# ian batten is famous



## macro junkie (May 18, 2008)

i just saw ian batten on the news..lol..hes famous now :lol: :lol: nice crab ian.


----------



## matt020593 (May 18, 2008)

Haha, well done Ian.

What channel MJ?

Matt


----------



## Malnra (May 18, 2008)

Ian .. will you autograph my mantis ...


----------



## macro junkie (May 18, 2008)

Matthew Whittle said:


> Haha, well done Ian.What channel MJ?
> 
> Matt


itv news i think?


----------



## Ian (May 18, 2008)

Why the heck were you watching ITV Scot?!?! BBC all the way! (I hope they do see my saying this  )

Cheers anyway, was a bit of the laugh wasn't it.

You like my crabs? Good stuff  

Geoff, sure... shall I fly out, or will you come visit me? =)


----------



## macro junkie (May 18, 2008)

Ian said:


> Why the heck were you watching ITV Scot?!?! BBC all the way! (I hope they do see my saying this  )Cheers anyway, was a bit of the laugh wasn't it.
> 
> You like my crabs? Good stuff
> 
> Geoff, sure... shall I fly out, or will you come visit me? =)


mayby it was bbc i was watching...half the time i dont even know what day it is. :lol: well done on the interview tho.


----------



## Ian (May 18, 2008)

[SIZE=8pt]Cut back on the green [/SIZE]  

Cheers mate, it was a pretty good feature. ANd it was ITV not BBC, don't worry.


----------



## macro junkie (May 18, 2008)

Ian said:


> [SIZE=8pt]Cut back on the green [/SIZE]  Cheers mate, it was a pretty good feature. ANd it was ITV not BBC, don't worry.


 :lol: your get bit more business from that i bet..free advertising of your web site.


----------



## OGIGA (May 18, 2008)

So will the rest of us get to see you, Ian?

■ **PROBLEM**
Can you write out the forum thread again, starting with "# ian batten" and going on through "matt020593 (May 18, 2008)", and switch "crab" to "lobster"?

■ **MATERIAL SUPPLIED**
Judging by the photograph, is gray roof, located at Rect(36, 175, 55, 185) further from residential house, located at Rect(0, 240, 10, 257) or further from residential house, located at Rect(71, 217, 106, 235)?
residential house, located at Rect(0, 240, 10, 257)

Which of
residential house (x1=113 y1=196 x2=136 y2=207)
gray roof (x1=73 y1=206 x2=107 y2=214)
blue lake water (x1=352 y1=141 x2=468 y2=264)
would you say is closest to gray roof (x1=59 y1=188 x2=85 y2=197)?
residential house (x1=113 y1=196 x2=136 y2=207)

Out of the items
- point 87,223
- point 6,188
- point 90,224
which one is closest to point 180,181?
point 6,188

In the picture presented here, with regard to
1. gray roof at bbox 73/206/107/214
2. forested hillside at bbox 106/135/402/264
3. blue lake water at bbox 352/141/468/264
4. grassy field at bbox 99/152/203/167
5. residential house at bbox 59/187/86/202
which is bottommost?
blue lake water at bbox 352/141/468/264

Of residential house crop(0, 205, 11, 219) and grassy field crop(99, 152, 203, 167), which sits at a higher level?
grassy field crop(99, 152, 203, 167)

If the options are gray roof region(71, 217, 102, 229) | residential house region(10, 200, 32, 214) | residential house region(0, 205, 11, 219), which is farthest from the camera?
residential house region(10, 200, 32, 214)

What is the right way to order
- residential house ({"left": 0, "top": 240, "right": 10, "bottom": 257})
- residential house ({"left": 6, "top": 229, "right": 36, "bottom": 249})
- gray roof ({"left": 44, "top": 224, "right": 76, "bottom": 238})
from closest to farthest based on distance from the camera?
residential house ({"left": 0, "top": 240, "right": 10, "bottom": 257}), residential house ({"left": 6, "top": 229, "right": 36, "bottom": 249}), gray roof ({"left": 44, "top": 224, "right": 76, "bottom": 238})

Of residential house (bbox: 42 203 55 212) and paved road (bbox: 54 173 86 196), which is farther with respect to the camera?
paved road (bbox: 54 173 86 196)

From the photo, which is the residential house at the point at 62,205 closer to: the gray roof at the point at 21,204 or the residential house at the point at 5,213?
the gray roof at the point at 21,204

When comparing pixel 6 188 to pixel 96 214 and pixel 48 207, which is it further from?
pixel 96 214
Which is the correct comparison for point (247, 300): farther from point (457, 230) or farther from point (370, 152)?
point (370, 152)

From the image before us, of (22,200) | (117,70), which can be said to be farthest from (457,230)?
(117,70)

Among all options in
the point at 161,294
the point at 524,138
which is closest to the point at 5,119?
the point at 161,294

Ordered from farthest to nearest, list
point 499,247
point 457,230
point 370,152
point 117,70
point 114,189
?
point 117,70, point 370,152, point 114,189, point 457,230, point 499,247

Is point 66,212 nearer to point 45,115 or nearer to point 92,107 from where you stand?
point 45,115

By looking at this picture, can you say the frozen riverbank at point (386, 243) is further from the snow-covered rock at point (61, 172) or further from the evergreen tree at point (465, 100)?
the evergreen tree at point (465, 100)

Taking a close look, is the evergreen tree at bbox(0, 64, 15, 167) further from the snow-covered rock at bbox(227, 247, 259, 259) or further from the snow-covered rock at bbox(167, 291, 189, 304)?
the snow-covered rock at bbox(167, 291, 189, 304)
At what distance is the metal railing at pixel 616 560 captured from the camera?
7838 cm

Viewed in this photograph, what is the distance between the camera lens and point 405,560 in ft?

■ **THE SOLUTION**
# ian batten is famous



## macro junkie (May 18, 2008)

i just saw ian batten on the news..lol..hes famous now :lol: :lol: nice lobster ian.


----------



## matt020593 (May 18, 2008)